--- begin RECORD EXTRACTS ---
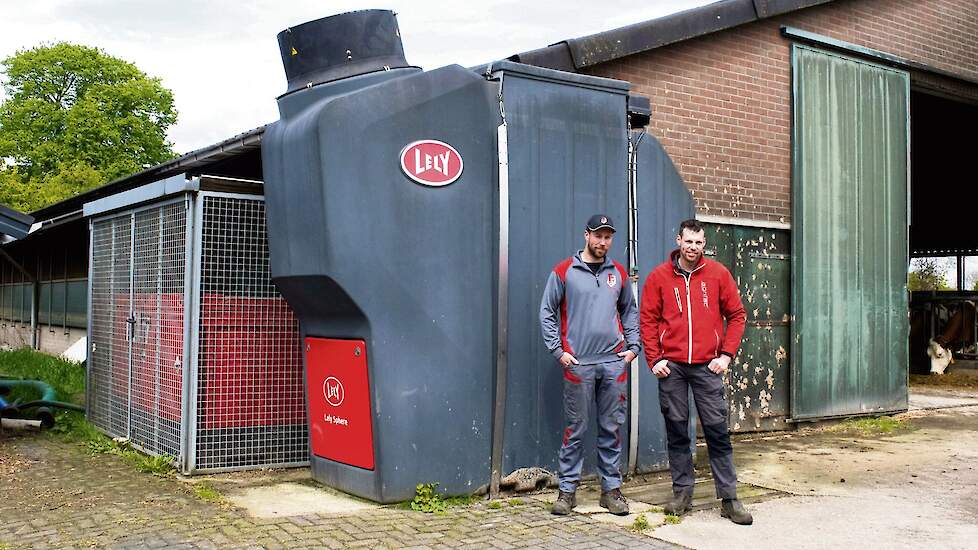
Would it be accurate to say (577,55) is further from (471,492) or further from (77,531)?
(77,531)

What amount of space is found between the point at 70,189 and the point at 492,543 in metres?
31.7

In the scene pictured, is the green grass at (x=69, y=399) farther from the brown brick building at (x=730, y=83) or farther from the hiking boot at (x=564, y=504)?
the brown brick building at (x=730, y=83)

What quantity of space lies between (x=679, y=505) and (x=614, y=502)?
39 cm

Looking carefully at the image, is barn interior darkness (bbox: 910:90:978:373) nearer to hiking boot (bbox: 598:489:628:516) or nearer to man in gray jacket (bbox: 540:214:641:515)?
man in gray jacket (bbox: 540:214:641:515)

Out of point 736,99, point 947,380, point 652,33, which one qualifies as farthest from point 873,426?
point 947,380

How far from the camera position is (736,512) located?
542 cm

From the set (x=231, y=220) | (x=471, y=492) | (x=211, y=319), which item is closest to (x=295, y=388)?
(x=211, y=319)

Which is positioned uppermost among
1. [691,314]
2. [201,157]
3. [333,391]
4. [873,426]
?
[201,157]

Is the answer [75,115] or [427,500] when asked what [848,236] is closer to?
[427,500]

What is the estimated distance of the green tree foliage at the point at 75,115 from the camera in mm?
36062

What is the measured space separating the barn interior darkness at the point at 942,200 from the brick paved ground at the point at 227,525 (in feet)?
28.8

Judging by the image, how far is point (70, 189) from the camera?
107 ft

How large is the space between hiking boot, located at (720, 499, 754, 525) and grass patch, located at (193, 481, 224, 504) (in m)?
3.06

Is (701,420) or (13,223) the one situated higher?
(13,223)
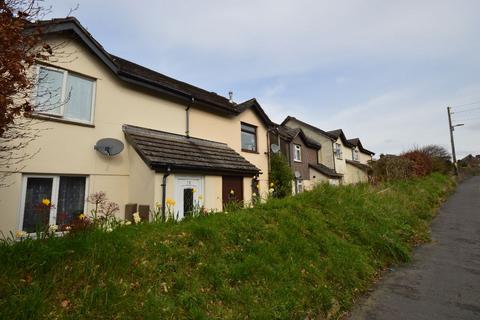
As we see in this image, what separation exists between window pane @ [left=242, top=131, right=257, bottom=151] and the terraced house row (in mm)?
2230

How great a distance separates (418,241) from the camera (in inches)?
329

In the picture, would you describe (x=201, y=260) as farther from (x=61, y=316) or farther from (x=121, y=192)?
(x=121, y=192)

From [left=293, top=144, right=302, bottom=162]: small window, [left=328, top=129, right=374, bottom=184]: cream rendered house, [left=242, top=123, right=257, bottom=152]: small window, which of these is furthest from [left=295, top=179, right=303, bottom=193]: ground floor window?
[left=242, top=123, right=257, bottom=152]: small window

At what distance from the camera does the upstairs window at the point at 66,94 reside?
7473mm

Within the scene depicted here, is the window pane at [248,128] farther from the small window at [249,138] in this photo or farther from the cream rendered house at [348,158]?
the cream rendered house at [348,158]

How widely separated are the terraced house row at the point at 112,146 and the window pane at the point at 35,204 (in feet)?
0.07

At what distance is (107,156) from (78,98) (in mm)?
1926

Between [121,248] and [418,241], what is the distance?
27.7 ft

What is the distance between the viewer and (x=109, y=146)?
855 centimetres

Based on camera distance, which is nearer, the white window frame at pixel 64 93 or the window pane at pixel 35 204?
the window pane at pixel 35 204

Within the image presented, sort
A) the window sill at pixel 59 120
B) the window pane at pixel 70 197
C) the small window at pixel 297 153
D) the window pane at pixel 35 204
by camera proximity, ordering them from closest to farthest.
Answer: the window pane at pixel 35 204 < the window sill at pixel 59 120 < the window pane at pixel 70 197 < the small window at pixel 297 153

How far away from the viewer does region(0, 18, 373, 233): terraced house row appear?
729cm

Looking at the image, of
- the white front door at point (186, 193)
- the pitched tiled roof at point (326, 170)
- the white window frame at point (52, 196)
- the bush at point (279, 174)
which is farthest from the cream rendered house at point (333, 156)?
the white window frame at point (52, 196)

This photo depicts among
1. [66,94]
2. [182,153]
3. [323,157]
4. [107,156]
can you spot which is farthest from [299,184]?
[66,94]
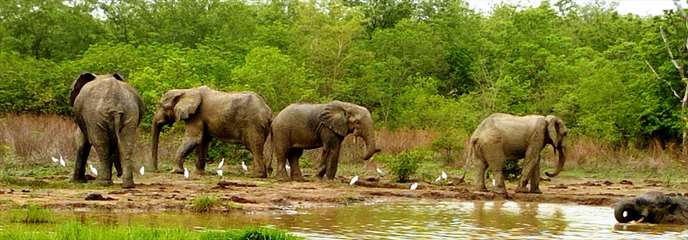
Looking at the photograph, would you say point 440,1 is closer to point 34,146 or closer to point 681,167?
point 681,167

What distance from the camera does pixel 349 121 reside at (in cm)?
2545

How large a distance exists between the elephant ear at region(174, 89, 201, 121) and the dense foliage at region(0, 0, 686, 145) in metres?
7.97

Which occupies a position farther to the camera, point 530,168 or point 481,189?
point 481,189

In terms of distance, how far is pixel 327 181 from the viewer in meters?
24.8

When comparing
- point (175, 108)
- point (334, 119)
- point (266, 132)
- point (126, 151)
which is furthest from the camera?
point (175, 108)

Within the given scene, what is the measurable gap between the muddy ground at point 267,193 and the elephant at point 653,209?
162 inches

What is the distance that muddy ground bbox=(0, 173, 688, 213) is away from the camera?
1689cm

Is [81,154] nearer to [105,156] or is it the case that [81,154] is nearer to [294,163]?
[105,156]

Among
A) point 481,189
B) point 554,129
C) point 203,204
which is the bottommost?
point 203,204

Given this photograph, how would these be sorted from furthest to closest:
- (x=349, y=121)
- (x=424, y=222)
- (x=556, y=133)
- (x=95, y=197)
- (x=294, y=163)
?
(x=294, y=163) < (x=349, y=121) < (x=556, y=133) < (x=95, y=197) < (x=424, y=222)

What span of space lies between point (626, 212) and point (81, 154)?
31.9ft

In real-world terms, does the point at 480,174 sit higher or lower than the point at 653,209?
higher

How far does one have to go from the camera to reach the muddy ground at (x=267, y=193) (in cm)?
1689

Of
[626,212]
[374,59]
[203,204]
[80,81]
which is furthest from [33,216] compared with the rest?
[374,59]
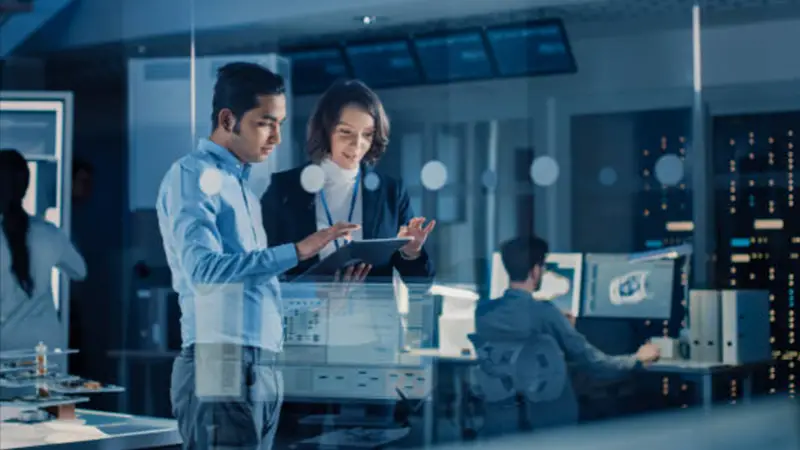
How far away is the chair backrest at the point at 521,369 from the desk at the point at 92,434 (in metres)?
1.23

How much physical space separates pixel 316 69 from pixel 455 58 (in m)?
0.51

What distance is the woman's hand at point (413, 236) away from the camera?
13.5ft

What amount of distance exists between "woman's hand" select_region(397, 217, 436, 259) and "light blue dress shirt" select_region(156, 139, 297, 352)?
1.38 feet

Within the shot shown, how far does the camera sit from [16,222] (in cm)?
474

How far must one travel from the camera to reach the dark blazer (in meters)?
4.06

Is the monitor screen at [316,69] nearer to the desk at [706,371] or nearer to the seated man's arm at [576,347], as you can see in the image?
the seated man's arm at [576,347]

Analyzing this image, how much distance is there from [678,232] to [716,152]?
311mm

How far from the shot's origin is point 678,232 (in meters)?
4.30

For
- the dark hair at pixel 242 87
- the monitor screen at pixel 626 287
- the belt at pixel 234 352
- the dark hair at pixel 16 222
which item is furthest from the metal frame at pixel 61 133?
the monitor screen at pixel 626 287

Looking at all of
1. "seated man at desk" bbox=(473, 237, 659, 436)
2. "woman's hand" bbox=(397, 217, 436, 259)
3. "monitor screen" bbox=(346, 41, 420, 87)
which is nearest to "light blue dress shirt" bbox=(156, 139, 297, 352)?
"woman's hand" bbox=(397, 217, 436, 259)

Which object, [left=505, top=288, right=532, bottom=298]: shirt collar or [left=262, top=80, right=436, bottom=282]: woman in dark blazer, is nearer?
[left=262, top=80, right=436, bottom=282]: woman in dark blazer

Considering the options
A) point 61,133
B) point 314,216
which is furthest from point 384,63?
point 61,133

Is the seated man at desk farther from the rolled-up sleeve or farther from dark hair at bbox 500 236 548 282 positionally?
the rolled-up sleeve

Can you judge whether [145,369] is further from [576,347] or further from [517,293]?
[576,347]
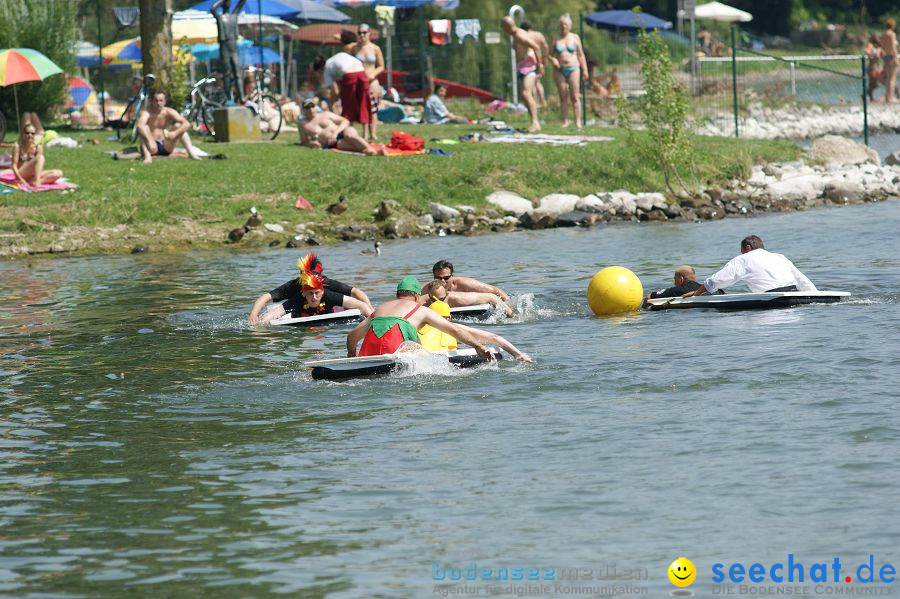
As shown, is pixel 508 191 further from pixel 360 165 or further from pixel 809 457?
pixel 809 457

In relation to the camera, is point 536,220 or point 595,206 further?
point 595,206

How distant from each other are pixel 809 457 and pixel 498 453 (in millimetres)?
2257

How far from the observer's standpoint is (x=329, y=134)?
27.7 metres

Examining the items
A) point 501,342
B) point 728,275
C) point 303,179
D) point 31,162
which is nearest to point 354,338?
point 501,342

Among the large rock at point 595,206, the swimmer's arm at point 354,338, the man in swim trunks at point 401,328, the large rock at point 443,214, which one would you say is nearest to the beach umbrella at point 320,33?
the large rock at point 595,206

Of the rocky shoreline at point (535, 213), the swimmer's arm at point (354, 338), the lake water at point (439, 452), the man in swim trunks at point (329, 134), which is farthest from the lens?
the man in swim trunks at point (329, 134)

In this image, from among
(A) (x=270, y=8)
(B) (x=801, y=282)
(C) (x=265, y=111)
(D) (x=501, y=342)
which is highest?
(A) (x=270, y=8)

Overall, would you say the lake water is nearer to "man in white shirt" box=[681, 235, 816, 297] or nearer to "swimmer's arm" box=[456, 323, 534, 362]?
"swimmer's arm" box=[456, 323, 534, 362]

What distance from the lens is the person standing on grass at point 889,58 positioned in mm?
40875

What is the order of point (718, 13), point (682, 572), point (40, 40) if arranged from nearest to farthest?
point (682, 572)
point (40, 40)
point (718, 13)

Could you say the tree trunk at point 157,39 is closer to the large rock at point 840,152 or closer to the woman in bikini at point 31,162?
the woman in bikini at point 31,162

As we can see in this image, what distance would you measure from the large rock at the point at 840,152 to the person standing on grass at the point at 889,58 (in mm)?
9446

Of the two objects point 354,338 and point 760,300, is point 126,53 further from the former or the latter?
point 354,338

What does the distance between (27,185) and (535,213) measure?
9.08 meters
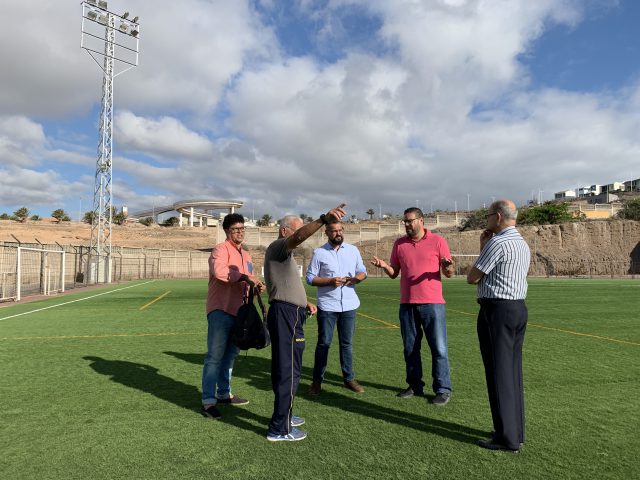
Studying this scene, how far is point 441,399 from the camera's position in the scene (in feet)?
15.4

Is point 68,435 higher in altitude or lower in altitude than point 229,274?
lower

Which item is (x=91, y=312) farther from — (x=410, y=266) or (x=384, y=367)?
(x=410, y=266)

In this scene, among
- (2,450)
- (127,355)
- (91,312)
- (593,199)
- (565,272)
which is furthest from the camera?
(593,199)

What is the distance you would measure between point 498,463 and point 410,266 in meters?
2.15

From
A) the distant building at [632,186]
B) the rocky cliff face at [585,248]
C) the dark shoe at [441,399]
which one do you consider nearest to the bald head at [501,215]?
the dark shoe at [441,399]

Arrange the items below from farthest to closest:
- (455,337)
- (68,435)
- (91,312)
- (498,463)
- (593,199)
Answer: (593,199), (91,312), (455,337), (68,435), (498,463)

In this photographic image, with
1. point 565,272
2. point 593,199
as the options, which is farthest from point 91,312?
point 593,199

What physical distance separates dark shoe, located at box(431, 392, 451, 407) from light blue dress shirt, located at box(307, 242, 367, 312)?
126 centimetres

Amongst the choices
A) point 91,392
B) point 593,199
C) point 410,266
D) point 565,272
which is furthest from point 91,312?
point 593,199

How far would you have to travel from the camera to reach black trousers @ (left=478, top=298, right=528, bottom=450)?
349 centimetres

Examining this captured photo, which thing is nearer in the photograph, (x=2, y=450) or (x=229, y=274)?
(x=2, y=450)

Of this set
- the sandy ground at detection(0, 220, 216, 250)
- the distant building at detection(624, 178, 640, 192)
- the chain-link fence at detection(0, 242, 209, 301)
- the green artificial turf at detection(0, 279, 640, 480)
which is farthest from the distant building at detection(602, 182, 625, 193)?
the green artificial turf at detection(0, 279, 640, 480)

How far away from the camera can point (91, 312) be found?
44.0ft

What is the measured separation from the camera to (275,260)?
3.80m
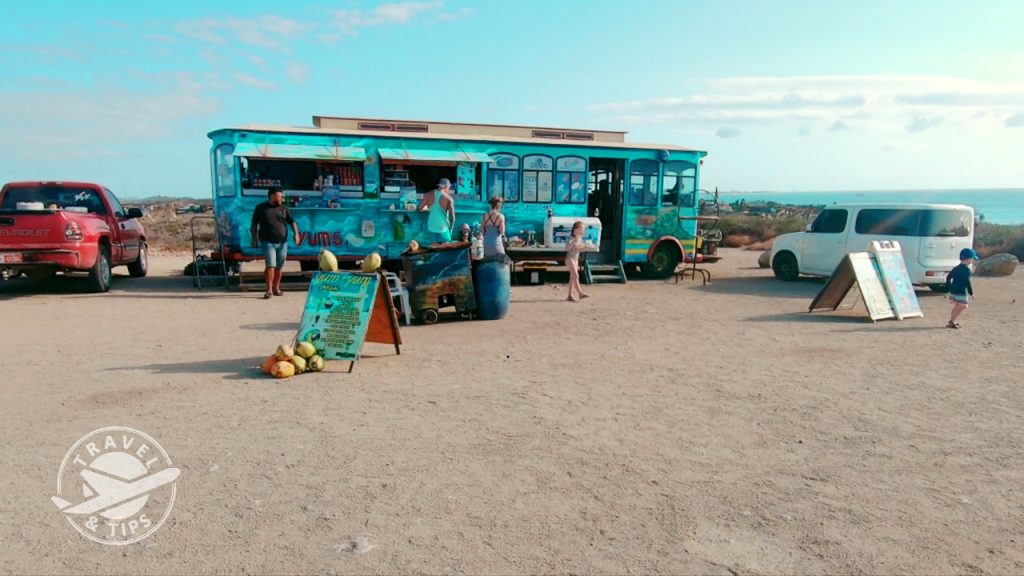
--- end RECORD EXTRACTS ---
→ AIM: Render the material from the line containing "How far away from the camera" through the end of the material as a two-column CSV with the headers "prompt" and "answer", one row per item. Put each field in quotation marks, replace any line breaks with spaces, and omit the pictures.

→ SOLUTION FOR THIS EXERCISE:
prompt,answer
"How far away from the camera can point (91, 312) be found?","44.0ft"
"What is the measured separation from the camera to (275,260)?","3.80m"